**Brano estratto:**
Venezia sentinella virtuosa per la qualità del mare

Le città marittime per la loro posizione, il loro ruolo di sentinella del mare ma anche di attrazione turistica, come nel caso di Venezia, dovrebbero essere le prime ad adottare regole e favorire comportamenti che riducano, contengano, migliorino l’impatto ambientale dello sversamento in mare di rifiuti plastici.

E’ di un mese fa la notizia che l’amministrazione comunale di Venezia ha aderito alla progetto promosso dal WWF di città “plasticfree” destinato proprio alle città marinare; l’approvazione all’unanimità rappresenta l’apertura di un file per la città lagunare che non significa aver oggi risolto il problema ma di impegnarsi per risolverlo: se l’adesione è gratuita, i progetti di attuazione devono fare i conti con costi che a partire dall’educazione dei cittadini e dei futuri ospiti quando torneranno, perché torneranno comunque, dovrà portare a metodi e mezzi per impedire che l’educazione a rispettare il proprio e altrui ambiente sia accompagnata da azioni concrete, ricordando che il problema non è impedire che vadano rifiuti in mare ma che siano recuperati anche quelli versati in 50 anni di pressapochismo normativo, superficialità politica, bende sugli occhi, blocco celebrare per non vedere, non annusare e possibilmente non toccare ma soprattutto lasciare alle generazioni future di risolvere un problema che non riguarda solo la convivenza degli umani ma l’intero ecosistema.

[Voci salvate]
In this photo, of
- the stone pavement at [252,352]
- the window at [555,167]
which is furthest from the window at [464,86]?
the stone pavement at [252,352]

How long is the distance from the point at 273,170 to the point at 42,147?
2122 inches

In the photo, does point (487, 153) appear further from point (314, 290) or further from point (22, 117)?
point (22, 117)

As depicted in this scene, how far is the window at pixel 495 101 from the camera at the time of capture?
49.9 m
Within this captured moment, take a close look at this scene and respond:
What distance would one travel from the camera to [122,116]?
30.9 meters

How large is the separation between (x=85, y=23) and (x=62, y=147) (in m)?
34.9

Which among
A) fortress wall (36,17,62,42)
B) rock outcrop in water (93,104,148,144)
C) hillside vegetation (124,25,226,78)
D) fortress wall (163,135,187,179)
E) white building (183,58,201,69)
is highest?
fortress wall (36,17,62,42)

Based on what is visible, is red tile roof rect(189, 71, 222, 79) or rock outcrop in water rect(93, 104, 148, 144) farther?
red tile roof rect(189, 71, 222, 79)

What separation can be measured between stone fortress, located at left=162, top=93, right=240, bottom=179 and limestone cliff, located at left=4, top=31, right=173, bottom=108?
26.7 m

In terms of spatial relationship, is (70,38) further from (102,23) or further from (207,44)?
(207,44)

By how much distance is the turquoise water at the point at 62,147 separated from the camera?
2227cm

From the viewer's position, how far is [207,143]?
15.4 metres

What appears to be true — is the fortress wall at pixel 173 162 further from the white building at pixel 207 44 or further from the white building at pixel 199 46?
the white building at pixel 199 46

--

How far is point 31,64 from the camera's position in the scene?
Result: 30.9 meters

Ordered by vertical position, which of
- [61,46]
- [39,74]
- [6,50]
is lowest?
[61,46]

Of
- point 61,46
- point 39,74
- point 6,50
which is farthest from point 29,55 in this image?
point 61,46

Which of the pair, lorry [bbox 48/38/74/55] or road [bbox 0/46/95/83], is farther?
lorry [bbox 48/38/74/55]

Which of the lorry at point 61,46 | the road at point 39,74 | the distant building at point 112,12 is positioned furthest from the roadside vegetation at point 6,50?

**Consegne:**
#1 Nel brano su Venezia, elenca tutti i verbi che indicano che cosa dovrebbero fare all'impatto ambientale le regole e i comportamenti adottati dalle città marittime.
#2 Secondo il brano su Venezia, quale organizzazione promuove il progetto di città «plasticfree» a cui ha aderito l'amministrazione comunale?

**Soluzioni dell'esercizio:**
#1 riducano, contengano, migliorino

#2 Il WWF.